Current binaries built on FC6 fail to execute on other systems due to using new gnu hash style. As it is possible to use both styles (gnu and sysv) on an executable, I suggest change gcc default options to build with both styles. Tests with kdebase.src.rpm show: i. 1.2% increase in uncompressed size: +2MB to 169MB (output of rpm2cpio | LANG=C wc -c) ii. 0.95% *decrease* in compressed size: -712KB from 73.2MB (size of kdebase-3.5.6-0.1.i386.rpm) Interestingly, most libraries and executables in kdebase, if bigger than 200KB, tend to compress better if compiled with hash-style=both than if compiled with hash-style=gnu. With this two interesting cases, and as hard-disks tend to be bigger and cheaper, removable storage slower, and compatibility is usually a benefit, I suggest that Fedora defaults to compile with both hash styles. Of course, I suggest further testing. It could be limited to kdebase and/or to my build system. I did the test by recompiling kdebase-3.5.6. The hash-style=both test was used with the following change to %build: %configure \ CC="${CC:-gcc} -Wl,--hash-style=both" \ CXX="${CXX:-g++} -Wl,--hash-style=both" \
Feel free to build your binaries that you want to reuse on other distributions with that option. All FC6+ rpms built with -Wl,--hash-style=gnu have rpm generated dependency on the proper glibc, so you can't mistakenly install them on older distributions. Generally, running binaries built for a newer distro on older doesn't work anyway (new symbols added to glibc and other symbol versioned libraries).

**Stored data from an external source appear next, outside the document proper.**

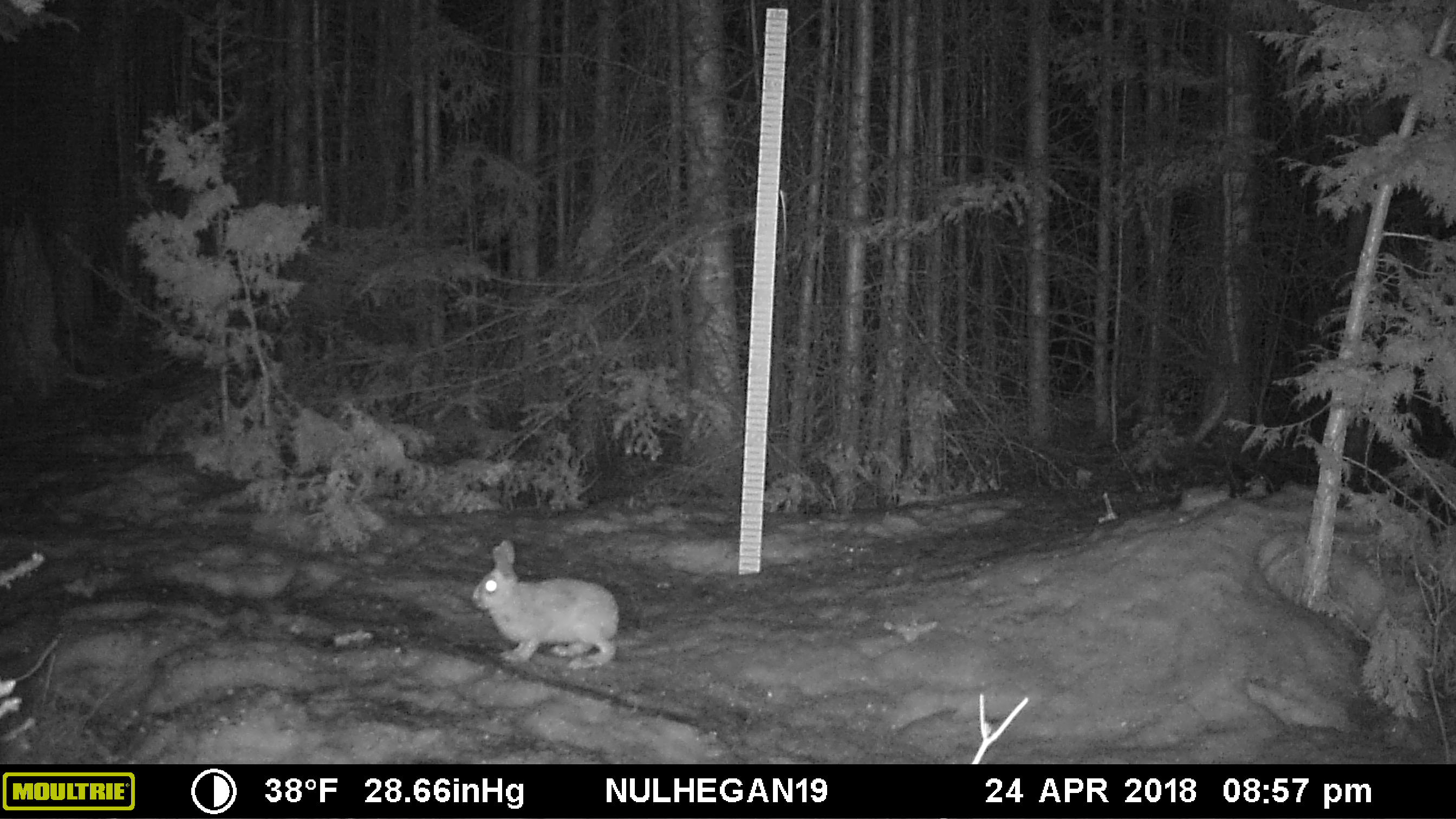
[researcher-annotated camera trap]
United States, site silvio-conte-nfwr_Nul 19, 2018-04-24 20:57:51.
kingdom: Animalia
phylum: Chordata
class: Mammalia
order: Lagomorpha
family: Leporidae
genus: Lepus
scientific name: Lepus americanus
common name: snowshoe hare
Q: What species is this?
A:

There were some instances of vendors shipping pre-compiled binaries that only worked in Fedora (like syslinux). For some cases, like that one, there's no dependency on newer glibc and other symbol versioned libraries. Only on the hash style. Without the sysv style, the executables die imediatly on startup with "Floating point exception". With it, they run fine. For most complex programs, however, the dependency on glibc versioned libraries will apply. But for the sake of the others, and for reducing the size of binary RPMs, hash style default of both would be nice. Anyway, it's only food for thought.